Generally, I spend time with Green Tara and occasionally White Tara may visit. Even though I am a Reiki Master Teacher, the Blue Buddha has never spoken to me before. But, I suppose my chaotic mind, which is so different from how I generally operate, has attracted this Great Divine Healer.
I am humbled.
Like any new relationship, it takes time to develop. I had to do some research on this beautiful being. It's fascinating to learn that this Master Healer doesn't simply work on the physical disabilities and diseases that trouble so many. He also works on healing the spiritual and emotional bodies.
I was very sick through most of January. Now I am feeling better physically but exceedingly tired.
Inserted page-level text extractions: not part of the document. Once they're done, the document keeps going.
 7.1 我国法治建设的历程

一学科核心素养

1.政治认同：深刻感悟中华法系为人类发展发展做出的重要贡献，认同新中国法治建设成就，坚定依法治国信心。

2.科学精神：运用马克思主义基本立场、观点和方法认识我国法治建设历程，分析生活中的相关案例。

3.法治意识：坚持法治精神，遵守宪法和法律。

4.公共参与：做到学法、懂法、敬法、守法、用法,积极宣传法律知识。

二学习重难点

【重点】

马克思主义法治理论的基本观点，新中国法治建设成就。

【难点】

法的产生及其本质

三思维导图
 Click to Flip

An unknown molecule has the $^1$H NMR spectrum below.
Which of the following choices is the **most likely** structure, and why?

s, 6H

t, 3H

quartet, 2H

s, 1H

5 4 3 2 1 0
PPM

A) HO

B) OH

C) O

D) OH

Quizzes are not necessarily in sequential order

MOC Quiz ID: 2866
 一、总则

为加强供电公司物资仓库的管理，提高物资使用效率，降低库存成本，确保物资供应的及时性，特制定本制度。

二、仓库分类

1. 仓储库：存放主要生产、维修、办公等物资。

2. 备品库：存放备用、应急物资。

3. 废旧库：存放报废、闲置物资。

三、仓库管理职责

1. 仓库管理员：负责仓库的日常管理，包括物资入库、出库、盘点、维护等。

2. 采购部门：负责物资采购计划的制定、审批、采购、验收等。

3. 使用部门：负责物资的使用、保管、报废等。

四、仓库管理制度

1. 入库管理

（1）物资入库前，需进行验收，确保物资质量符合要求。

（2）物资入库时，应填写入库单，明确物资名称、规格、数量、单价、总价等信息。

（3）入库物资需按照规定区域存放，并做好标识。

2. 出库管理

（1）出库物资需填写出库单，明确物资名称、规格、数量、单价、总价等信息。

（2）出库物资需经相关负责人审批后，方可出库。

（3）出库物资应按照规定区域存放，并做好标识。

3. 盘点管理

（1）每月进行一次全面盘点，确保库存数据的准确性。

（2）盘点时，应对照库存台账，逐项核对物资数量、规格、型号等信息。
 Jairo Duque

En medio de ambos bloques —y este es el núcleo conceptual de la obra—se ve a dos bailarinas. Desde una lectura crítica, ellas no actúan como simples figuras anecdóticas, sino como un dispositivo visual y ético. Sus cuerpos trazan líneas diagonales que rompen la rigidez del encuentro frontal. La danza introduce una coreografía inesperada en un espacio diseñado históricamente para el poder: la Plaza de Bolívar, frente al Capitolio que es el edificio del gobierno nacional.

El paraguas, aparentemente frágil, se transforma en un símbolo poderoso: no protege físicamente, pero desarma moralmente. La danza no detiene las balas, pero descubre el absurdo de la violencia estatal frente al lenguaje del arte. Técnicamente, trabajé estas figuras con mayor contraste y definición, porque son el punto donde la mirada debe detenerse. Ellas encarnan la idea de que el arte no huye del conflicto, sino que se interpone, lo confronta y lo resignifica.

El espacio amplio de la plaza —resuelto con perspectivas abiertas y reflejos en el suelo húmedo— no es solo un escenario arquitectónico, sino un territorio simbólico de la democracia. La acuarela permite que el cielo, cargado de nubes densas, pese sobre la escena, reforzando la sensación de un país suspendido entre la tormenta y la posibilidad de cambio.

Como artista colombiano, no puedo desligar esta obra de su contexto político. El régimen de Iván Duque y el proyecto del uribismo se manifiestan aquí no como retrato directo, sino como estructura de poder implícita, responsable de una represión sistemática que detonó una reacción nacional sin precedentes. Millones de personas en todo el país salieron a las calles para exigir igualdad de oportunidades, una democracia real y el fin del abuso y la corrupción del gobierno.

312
My energy has seeped out and seems lost. I walk about doing my chores and tasks without enthusiasm. My emotional and mental bodies are slow, like how one is upon first waking. A slight disconnect, a fuzziness that keeps me from seeing the colors brightly or feeling my feelings sharply. I hope the Divine Healer will help sweep away the dust that covers my third eye.
One quality of this Being of which I was not aware is that he works on removing fear, panic, and intractable thinking. Medicine Buddha softens our thoughts and turns them toward what is true and compassionate. The world sure can use this right now.
And, I feel that my recent treatment from others has so stunned me that I am like a beacon of need. True need. In this moment. At this time.
The Medicine Buddha reminds me that just as a cart follows the horse, my body follows my thoughts so I must remember to think positively and realistically. I must remember that I am neither horse nor cart, but both. I am both.
I can see the clear blue light that comes from him especially at night before I drift to sleep. It is the beauty of a cobalt blue bottle sitting in a sunny window. The fascinating deep blue light streams in, captivates, and brings peace. A deep breath. A sigh. A moment of comfort.
The Medicine Buddha is the color of lapiz lazuli. The miracle stone. Interestingly, my thyroid has been on the fritz and my doctor and I are working to bring it back into its normal way of being. I think I will wear this stone for awhile.
There are no coincidences when it comes to The Divine. The Creator of All That Is, knows me and loves me. And, I have been reminded that what is needed is always provided.
"Dearest Healing Buddha, please show us the power which heals all beings, removes the ignorance and obscuration of all beings and empower us to perform the great work. Let the minds' timeless light be recognized inside of me."